* **Extrait du texte**:
%%

Sarkozy s'est érigé en défenseur des droits de l'aristocratie financière de frauder le fisc et d'imposer des coupes sociales draconiennes et des licenciements massifs à volonté contre la classe ouvrière.

Est revenue comme un leitmotiv lors de l'interview l'idée de la nécessité de satisfaire les banques et de maintenir une bonne notation de crédit. Il a insisté pour dire que cela ne pouvait se faire qu'en améliorant la compétitivité de la France et en diminuant les dépenses sociales, refusant absolument une augmentation des impôts. En conséquence, Sarkozy a promis à la Commission européenne des coupes budgétaires de 5 pour cent du PIB (soit environ 100 milliards d'euros) qui  retomberont entièrement sur le dos de la classe ouvrière et non des milliardaires comme Bettencourt.

Sarkozy a défendu de façon éhontée les prérogatives de classe du patronat par une justification obscène de l'abattement d'impôt pour les plus riches, le bouclier fiscal, qui n'est autre qu'un cadeau annuel fait aux riches. Il a affirmé que si des milliardaires comme Bettencourt étaient trop lourdement imposés, ils emporteraient leur richesse ailleurs. Il a rappelé que l'Oréal emploie 64 000 personnes et a fait part de son inquiétude face au risque pour elles de perdre alors leur emploi.

Sarkozy s'est exclamé, prenant la défense de Bettencourt qu'elle paie « plusieurs millions d'euros par mois » d'impôts. Pujadas a murmuré « 40 millions »[annuels.] Un bloggueur du  journal Le Monde a calculé que cette année, étant donné le revenu annuel de 700 millions d'euros de Bettencourt, le fisc lui a tout juste réclamé un taux d'imposition de 5,7 pour cent.

« Le monde est un village, » a-t-il dit en maintenant que les impôts sur les particuliers diminuent leur pouvoir d'achat et ralentit l'économie, tandis qu'une hausse des impôts sur les entreprises les ferait quitter le pays. Il a félicité son gouvernement pour avoir supprimé 100 000 emplois de fonctionnaires depuis son arrivée au pouvoir en mai 2007, et 34 000 autres suppressions à venir en 2011.

%%

* **Consigne a**:
Recopiez mot pour mot le passage de l'extrait sur Sarkozy ci-dessus qui commence aux mots « Sarkozy s'est exclamé, prenant » et s'arrête après les mots « venir en 2011. ».

* **Matériau**:
%%

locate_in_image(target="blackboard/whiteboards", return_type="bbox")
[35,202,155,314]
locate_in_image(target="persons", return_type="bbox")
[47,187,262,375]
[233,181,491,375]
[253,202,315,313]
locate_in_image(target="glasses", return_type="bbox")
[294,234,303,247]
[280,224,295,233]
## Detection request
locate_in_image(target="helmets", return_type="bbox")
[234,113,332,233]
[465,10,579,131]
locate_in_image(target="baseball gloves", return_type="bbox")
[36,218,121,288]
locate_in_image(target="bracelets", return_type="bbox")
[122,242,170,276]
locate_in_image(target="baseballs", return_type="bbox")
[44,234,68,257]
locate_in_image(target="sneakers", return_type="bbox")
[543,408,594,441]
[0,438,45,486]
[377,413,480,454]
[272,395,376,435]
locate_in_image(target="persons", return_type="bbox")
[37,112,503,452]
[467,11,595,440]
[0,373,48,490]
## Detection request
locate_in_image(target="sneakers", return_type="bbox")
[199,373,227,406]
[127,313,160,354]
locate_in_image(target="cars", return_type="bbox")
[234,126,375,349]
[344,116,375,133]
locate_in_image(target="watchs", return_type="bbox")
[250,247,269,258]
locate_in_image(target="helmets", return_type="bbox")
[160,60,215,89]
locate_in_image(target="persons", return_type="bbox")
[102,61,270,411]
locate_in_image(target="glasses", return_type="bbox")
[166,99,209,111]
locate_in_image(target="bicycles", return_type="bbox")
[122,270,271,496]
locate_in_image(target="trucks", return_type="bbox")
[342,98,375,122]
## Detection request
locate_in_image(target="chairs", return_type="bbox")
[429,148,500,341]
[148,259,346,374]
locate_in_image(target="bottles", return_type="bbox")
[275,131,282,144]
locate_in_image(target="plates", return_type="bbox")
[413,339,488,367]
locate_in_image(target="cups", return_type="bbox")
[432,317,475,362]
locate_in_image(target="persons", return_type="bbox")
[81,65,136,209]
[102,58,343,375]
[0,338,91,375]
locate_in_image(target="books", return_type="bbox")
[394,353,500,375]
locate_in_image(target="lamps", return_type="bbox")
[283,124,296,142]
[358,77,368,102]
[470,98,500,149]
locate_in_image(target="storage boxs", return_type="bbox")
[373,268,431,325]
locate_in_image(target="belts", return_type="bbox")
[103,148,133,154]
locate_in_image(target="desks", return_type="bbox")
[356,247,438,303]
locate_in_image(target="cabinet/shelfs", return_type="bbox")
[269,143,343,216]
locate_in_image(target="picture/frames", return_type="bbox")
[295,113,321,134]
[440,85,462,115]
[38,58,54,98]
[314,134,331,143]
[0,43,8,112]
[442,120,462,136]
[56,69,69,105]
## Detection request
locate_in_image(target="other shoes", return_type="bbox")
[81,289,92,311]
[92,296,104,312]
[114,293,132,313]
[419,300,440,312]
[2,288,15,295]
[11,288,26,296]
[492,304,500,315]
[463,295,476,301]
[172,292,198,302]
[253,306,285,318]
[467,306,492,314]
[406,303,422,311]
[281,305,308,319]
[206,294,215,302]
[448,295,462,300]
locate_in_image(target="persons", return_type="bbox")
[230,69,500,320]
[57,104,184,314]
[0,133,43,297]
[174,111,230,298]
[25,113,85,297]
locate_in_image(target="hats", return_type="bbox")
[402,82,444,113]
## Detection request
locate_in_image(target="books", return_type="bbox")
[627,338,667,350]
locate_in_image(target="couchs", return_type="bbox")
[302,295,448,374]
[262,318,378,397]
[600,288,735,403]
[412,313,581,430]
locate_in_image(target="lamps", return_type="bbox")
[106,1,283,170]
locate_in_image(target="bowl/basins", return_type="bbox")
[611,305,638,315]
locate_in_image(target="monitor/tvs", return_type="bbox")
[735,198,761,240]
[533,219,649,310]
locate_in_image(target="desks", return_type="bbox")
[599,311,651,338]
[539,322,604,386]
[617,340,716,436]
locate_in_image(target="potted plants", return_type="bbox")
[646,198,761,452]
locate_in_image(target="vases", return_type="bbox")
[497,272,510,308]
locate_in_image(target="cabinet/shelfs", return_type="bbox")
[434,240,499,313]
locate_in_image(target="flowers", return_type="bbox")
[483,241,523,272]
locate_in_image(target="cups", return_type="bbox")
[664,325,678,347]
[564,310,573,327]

%%

* **Consigne b**:
Présentez sous forme de tableau Markdown les lignes des enregistrements ci-dessus, depuis la première jusqu'à celle qui contient « [0,373,48,490] » incluse. Le tableau a une colonne « N° » pour le numéro de rang et une colonne « Ligne » pour la ligne, et les lignes vides en sont exclues.

* **Réponse complète a**:
Sarkozy s'est exclamé, prenant la défense de Bettencourt qu'elle paie « plusieurs millions d'euros par mois » d'impôts. Pujadas a murmuré « 40 millions »[annuels.] Un bloggueur du  journal Le Monde a calculé que cette année, étant donné le revenu annuel de 700 millions d'euros de Bettencourt, le fisc lui a tout juste réclamé un taux d'imposition de 5,7 pour cent.

« Le monde est un village, » a-t-il dit en maintenant que les impôts sur les particuliers diminuent leur pouvoir d'achat et ralentit l'économie, tandis qu'une hausse des impôts sur les entreprises les ferait quitter le pays. Il a félicité son gouvernement pour avoir supprimé 100 000 emplois de fonctionnaires depuis son arrivée au pouvoir en mai 2007, et 34 000 autres suppressions à venir en 2011.

* **Réponse complète b**:
| N° | Ligne |
|---|---|
| 1 | locate_in_image(target="blackboard/whiteboards", return_type="bbox") |
| 2 | [35,202,155,314] |
| 3 | locate_in_image(target="persons", return_type="bbox") |
| 4 | [47,187,262,375] |
| 5 | [233,181,491,375] |
| 6 | [253,202,315,313] |
| 7 | locate_in_image(target="glasses", return_type="bbox") |
| 8 | [294,234,303,247] |
| 9 | [280,224,295,233] |
| 10 | ## Detection request |
| 11 | locate_in_image(target="helmets", return_type="bbox") |
| 12 | [234,113,332,233] |
| 13 | [465,10,579,131] |
| 14 | locate_in_image(target="baseball gloves", return_type="bbox") |
| 15 | [36,218,121,288] |
| 16 | locate_in_image(target="bracelets", return_type="bbox") |
| 17 | [122,242,170,276] |
| 18 | locate_in_image(target="baseballs", return_type="bbox") |
| 19 | [44,234,68,257] |
| 20 | locate_in_image(target="sneakers", return_type="bbox") |
| 21 | [543,408,594,441] |
| 22 | [0,438,45,486] |
| 23 | [377,413,480,454] |
| 24 | [272,395,376,435] |
| 25 | locate_in_image(target="persons", return_type="bbox") |
| 26 | [37,112,503,452] |
| 27 | [467,11,595,440] |
| 28 | [0,373,48,490] |